The man was knocked back several feet as if lifted from the ground. A second man escaped Clyde’s third shot by dropping to the ground, as bullets fired from the house zipped past Clyde, cornering him in a cross-fire with W.D.’s shots ringing from the car.
“You’re gonna hit Clyde!” Bonnie cried, grabbing at W.D.’s arm. She threw the car into gear and sped away from the gunfire, seeing Clyde running towards the road. For moments he was out of sight as he ran between houses, then appeared again, running and waving at the car.
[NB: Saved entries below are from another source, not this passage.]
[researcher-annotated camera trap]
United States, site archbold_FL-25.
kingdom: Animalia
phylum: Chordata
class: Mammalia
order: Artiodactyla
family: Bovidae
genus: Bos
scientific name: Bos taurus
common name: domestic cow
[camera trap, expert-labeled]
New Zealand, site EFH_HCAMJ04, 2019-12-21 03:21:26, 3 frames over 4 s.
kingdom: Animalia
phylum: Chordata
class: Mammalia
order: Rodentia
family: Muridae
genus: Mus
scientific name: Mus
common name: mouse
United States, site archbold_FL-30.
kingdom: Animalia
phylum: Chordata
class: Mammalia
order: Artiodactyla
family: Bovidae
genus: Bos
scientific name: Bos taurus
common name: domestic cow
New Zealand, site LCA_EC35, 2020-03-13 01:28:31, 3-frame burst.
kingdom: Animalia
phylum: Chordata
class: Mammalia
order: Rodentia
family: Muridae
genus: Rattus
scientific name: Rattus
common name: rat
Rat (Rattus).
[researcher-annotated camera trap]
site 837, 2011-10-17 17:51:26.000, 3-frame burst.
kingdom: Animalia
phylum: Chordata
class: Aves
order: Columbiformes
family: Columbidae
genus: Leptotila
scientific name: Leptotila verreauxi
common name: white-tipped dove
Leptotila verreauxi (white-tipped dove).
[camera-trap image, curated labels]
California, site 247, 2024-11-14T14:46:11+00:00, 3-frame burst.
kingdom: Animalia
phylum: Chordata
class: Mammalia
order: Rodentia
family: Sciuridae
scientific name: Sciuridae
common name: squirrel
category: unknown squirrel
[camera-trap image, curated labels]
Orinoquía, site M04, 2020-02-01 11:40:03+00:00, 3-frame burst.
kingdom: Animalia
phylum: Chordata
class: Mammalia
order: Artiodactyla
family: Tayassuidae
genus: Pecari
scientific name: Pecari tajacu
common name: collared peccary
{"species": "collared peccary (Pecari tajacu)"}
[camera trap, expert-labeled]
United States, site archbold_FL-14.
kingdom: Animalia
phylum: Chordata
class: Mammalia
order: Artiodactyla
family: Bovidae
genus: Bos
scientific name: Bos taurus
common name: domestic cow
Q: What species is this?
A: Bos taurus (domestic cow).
Bonnie slammed on the brakes as Clyde ran into the road, threw open the driver’s door and climbed in behind the wheel. He killed the car lights and sped west over Eagle Ford into the night.
Twenty-Two
“Shit, Bud,” Buck said, grabbing Clyde by the shoulders. “Seems like a damn hundred years! I can’t say I don’t know why you haven’t come visitin’!”
“Me’n’ them convict hotels,” Clyde said, “don’t go seein’ eye to eye.”
“They done signed my butt outta there, so I’m one free man, brother. Got me a genuine Texas pardon, and bought a Marmon automobile, so I’m ready to roll. But what’s with you, Bud? Blanche told me what’s been happenin’ with your havin’ a helluva tough time.”
“Brother, I’m not havin’
a tough time,” Clyde said, and glanced at W.D. “We’ve had times goin’ on, ain’t that right, boy?”
“That’s right,” said W.D. “Ain’t been so tough. I got me these new pants, and Sis bought me this tie, says it’s high class so I can act like a gentleman.”
“You need more’n pants and a new tie,” Buck said. “Gotta get yourself a woman! Get yourself hitched— ”
“—he don’t need a woman right now,” Clyde said, “’specially one’s gonna stick a bridle on his head. Sure don’t mean to be sayin’ that’s you, brother, just this boy’s got no time for chasin’ cunt since we’re headin’ up to Missouri. Gonna stop in Joplin and see what’s goin’ on.”
“You mean—” Buck said, holding up one hand like a gun. “That kinda what’s goin’ on?”
“Hell, that’s how we’re livin’,” W.D. put in proudly. “Livin’ by the gun like it says in the newspapers.”
Clyde smiled. “Boy here gets to exaggeratin’. Been tight in spots but a helluva lot of movin’. I got laws lookin’ in holes for me in half these United States. But listen, brother, you’n’ Blanche don’t seem to be goin’ nowhere in that Marmon, so I’m sayin’ why don’t you gas it up and follow me’n’ Bonnie—all of us’ll get a place in Missouri and take it easy. Gotta relax for a spell. Bonnie and Blanche’ll be havin’ a good time shoppin’, gabbin’. Gonna get us a regular apartment, you see. Whaddya think, brother? Y’all want to come make us a family?”
“Listen, don’t sound half bad, Bud, but I sure don’t want my ass in any of them tight spots, y’know.”
“I don’t get in tight spots I don’t see myself gettin’ out of—” Clyde snapped his fingers, “—that fast. No one’s gonna get me in a tight spot I’m able to see comin’ from a mile off.”
“I hear you,” Buck said. “You always had lady luck sittin’ on your shoulder.”
“She ain’t sittin’ on my shoulder,” Clyde said. “She’s sittin’ in the car alongside me, and bein’ my ticket to heaven. We can work good together, brother, and you damn well know it. Haven’t we always done that?”